§ **Goal of the exercise**
Show each line in the records below that contains the string "gate", copying every such line in full.

(Spatial question records)
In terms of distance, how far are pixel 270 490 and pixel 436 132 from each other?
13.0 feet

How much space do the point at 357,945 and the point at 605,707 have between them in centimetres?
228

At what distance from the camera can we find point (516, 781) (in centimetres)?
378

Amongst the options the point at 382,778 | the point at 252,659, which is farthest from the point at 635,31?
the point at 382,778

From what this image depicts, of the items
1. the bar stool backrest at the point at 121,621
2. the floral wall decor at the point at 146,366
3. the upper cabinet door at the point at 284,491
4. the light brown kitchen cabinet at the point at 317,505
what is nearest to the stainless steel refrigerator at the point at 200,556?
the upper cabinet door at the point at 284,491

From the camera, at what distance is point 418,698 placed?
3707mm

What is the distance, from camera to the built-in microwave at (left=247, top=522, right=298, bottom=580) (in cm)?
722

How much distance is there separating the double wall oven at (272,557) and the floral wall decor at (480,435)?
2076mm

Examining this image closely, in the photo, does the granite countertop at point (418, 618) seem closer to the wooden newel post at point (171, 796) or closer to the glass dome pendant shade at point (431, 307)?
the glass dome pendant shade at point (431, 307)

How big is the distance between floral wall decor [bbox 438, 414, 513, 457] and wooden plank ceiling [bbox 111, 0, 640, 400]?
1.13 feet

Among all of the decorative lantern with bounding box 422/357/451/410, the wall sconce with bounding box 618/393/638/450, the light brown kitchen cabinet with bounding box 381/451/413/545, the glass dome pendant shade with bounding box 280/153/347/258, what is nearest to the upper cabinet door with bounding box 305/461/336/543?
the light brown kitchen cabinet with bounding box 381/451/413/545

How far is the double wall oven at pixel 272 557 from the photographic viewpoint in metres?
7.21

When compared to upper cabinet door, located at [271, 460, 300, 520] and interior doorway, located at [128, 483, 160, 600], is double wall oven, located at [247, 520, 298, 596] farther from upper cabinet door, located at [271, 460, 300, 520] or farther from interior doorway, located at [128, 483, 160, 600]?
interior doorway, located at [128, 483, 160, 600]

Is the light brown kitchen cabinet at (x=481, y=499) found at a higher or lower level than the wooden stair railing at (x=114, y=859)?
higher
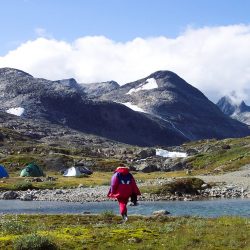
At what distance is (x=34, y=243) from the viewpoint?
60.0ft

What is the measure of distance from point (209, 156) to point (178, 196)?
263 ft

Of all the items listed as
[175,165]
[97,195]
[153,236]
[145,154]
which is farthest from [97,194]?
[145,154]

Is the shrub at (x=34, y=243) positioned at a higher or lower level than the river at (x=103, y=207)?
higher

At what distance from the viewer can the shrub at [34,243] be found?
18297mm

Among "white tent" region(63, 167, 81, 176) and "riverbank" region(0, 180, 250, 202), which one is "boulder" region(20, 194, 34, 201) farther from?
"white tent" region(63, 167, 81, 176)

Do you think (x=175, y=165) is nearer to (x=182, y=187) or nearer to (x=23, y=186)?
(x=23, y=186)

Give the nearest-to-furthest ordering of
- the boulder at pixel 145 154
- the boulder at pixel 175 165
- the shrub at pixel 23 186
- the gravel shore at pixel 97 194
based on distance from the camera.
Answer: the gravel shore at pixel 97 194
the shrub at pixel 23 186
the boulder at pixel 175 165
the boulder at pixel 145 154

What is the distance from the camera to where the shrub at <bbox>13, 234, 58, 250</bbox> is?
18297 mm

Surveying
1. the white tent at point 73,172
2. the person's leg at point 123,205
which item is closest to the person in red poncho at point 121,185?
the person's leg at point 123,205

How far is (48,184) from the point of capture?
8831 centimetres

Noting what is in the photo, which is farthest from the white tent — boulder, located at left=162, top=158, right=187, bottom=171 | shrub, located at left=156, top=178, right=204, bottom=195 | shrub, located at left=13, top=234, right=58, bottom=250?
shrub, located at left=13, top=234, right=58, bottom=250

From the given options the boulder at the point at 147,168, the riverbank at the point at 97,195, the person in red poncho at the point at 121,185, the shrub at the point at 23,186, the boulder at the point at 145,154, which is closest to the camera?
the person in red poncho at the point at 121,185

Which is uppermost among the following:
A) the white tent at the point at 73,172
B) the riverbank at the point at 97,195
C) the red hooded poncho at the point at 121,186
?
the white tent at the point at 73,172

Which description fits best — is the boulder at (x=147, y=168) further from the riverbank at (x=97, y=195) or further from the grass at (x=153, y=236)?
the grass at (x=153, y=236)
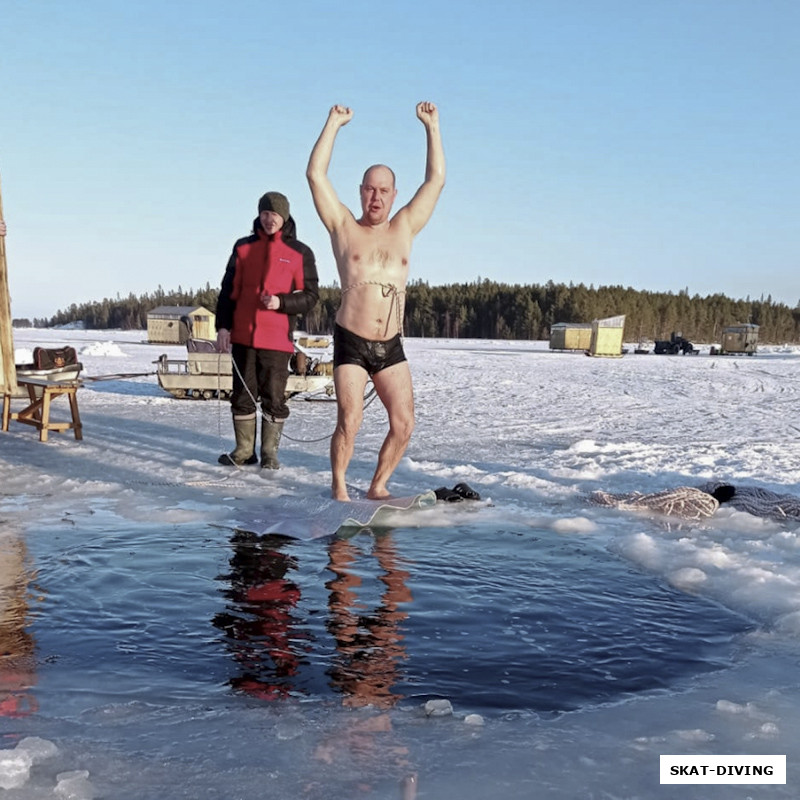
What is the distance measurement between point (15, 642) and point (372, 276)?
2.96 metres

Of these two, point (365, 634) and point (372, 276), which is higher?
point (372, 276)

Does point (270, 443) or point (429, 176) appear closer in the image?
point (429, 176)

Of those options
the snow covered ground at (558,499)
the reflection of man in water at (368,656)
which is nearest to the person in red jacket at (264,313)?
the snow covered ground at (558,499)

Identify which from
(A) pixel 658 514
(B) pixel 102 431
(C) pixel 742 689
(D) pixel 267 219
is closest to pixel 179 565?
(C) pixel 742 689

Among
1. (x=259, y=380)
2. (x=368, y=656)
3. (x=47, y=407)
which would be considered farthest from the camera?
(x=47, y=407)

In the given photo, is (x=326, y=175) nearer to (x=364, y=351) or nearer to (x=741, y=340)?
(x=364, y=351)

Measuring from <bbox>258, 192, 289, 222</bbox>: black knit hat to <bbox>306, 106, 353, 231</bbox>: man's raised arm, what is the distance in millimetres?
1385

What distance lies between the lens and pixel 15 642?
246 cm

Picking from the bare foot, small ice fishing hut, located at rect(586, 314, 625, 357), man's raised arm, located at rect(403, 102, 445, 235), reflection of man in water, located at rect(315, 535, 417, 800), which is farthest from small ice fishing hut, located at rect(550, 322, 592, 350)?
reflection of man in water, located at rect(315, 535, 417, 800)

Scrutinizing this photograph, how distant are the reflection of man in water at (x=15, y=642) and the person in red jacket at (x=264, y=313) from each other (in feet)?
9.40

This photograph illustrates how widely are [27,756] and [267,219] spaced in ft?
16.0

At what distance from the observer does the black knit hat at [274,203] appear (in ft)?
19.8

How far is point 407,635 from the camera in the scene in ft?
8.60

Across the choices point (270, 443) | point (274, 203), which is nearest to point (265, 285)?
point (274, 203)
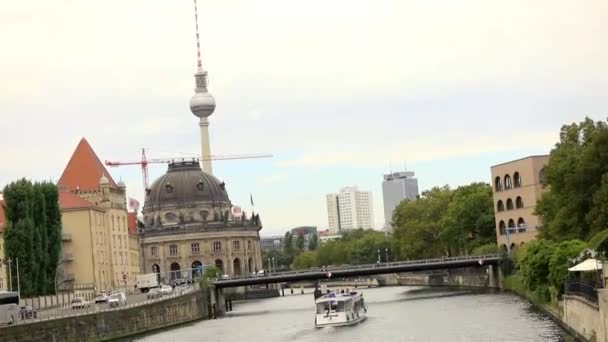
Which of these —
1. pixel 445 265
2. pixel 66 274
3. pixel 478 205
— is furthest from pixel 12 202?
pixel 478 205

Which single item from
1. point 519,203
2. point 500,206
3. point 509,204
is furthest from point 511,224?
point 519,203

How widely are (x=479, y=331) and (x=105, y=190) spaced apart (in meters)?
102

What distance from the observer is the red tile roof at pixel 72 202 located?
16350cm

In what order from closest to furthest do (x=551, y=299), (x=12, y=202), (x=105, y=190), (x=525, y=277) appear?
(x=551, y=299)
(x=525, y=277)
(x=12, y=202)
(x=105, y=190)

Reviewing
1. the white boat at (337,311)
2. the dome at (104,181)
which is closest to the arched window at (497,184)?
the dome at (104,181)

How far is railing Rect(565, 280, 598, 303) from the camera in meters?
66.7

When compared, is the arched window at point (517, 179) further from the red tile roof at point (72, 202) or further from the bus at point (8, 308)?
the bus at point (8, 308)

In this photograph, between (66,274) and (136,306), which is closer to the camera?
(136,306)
--
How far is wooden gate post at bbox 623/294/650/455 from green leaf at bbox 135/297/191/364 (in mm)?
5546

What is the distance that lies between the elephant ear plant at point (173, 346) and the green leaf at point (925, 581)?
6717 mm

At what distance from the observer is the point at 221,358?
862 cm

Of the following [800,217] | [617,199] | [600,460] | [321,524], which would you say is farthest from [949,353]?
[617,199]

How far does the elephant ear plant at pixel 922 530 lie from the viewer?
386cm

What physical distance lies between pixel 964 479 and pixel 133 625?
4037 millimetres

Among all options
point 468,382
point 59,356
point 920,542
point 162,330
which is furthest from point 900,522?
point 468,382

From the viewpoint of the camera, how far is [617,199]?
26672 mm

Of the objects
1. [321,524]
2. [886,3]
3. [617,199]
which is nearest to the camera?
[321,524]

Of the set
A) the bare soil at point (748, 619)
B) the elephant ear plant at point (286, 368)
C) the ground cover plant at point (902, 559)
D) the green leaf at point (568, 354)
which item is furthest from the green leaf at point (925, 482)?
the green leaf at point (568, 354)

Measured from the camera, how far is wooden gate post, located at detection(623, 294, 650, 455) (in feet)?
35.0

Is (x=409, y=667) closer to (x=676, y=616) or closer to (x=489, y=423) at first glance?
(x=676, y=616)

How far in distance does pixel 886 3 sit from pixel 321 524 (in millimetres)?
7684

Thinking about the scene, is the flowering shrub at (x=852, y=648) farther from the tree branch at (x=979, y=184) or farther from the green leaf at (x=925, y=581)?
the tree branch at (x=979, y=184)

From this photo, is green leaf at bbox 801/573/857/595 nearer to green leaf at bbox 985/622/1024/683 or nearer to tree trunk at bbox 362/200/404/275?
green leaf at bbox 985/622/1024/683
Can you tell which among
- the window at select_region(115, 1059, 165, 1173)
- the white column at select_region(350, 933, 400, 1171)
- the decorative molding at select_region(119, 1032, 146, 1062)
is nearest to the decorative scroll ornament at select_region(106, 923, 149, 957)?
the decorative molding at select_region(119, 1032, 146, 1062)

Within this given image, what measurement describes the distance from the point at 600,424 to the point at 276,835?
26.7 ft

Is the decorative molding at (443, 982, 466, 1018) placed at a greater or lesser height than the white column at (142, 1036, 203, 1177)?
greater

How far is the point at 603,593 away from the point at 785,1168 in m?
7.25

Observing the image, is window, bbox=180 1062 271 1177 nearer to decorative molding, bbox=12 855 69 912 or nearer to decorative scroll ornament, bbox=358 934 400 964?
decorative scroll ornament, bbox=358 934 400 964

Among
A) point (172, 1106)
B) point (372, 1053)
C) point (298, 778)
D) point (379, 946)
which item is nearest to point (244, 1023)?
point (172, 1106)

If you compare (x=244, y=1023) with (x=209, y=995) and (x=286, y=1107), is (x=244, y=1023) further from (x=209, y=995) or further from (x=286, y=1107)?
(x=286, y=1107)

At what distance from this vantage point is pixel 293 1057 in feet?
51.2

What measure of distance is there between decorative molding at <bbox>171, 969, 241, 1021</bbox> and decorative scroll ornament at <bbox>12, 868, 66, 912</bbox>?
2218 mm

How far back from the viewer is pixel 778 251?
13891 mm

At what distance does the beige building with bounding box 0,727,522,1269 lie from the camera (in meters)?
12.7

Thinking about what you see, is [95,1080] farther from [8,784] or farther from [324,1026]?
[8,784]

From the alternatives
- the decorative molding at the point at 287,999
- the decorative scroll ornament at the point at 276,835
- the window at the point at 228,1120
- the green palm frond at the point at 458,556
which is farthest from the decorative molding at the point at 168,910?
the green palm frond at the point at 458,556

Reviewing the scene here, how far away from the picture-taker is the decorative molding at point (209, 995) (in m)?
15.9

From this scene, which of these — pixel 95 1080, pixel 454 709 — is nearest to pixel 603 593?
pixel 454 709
---
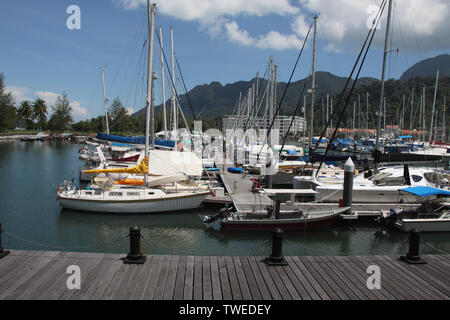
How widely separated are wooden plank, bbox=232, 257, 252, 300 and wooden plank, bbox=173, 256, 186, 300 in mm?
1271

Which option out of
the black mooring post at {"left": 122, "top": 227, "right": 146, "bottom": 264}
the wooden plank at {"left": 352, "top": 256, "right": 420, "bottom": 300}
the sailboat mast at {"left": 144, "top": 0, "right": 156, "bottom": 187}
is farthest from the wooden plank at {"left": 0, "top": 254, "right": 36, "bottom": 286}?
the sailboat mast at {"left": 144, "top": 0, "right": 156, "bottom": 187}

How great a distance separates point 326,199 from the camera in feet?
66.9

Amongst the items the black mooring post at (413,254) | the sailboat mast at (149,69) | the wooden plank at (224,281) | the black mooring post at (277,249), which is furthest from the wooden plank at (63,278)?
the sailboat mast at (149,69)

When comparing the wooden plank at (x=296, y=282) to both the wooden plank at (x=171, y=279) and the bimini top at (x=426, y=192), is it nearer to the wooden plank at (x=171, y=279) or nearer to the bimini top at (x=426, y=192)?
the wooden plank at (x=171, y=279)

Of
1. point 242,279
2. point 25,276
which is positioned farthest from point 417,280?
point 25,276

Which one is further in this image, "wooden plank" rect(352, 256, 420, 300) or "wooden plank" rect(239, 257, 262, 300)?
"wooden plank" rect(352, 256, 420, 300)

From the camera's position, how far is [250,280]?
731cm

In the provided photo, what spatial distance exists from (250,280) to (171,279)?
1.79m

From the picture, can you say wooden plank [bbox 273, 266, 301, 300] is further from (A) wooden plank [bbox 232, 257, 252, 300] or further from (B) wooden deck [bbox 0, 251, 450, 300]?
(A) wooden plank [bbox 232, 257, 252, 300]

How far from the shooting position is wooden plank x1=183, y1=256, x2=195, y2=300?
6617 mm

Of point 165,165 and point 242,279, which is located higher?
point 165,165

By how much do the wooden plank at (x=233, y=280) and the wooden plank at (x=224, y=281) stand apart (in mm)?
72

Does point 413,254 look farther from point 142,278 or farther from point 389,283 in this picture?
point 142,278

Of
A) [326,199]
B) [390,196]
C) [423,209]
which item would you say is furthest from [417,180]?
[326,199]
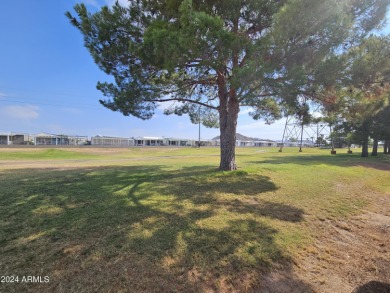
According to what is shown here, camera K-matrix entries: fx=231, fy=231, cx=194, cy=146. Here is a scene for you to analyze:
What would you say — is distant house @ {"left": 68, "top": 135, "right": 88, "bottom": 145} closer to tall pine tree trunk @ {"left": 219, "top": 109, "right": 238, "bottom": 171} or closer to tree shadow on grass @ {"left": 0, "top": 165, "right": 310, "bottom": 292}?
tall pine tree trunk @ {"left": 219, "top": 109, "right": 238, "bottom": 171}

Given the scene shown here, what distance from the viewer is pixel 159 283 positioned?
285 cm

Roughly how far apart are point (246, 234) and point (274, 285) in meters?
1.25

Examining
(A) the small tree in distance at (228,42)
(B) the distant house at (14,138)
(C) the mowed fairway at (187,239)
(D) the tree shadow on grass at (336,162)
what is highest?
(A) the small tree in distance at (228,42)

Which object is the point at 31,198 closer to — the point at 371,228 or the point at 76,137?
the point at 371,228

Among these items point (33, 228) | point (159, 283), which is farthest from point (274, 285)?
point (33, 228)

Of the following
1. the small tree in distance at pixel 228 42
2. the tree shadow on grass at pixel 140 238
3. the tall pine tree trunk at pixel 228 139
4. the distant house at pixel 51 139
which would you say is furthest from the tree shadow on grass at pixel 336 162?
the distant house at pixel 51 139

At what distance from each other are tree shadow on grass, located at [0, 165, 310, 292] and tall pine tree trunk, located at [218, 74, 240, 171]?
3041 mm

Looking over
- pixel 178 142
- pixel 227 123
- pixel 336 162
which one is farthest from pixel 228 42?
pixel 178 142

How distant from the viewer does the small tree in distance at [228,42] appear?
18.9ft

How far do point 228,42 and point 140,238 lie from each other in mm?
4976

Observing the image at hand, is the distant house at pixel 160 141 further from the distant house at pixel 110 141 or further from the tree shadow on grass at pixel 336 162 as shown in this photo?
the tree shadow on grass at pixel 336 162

§ **The result**
How far is wooden gate post at bbox 623/294/650/455 from green leaf at bbox 135/297/191/364 (in mm)?
Measured from the camera, how far is wooden gate post, located at detection(623, 294, 650, 455) (in feet)?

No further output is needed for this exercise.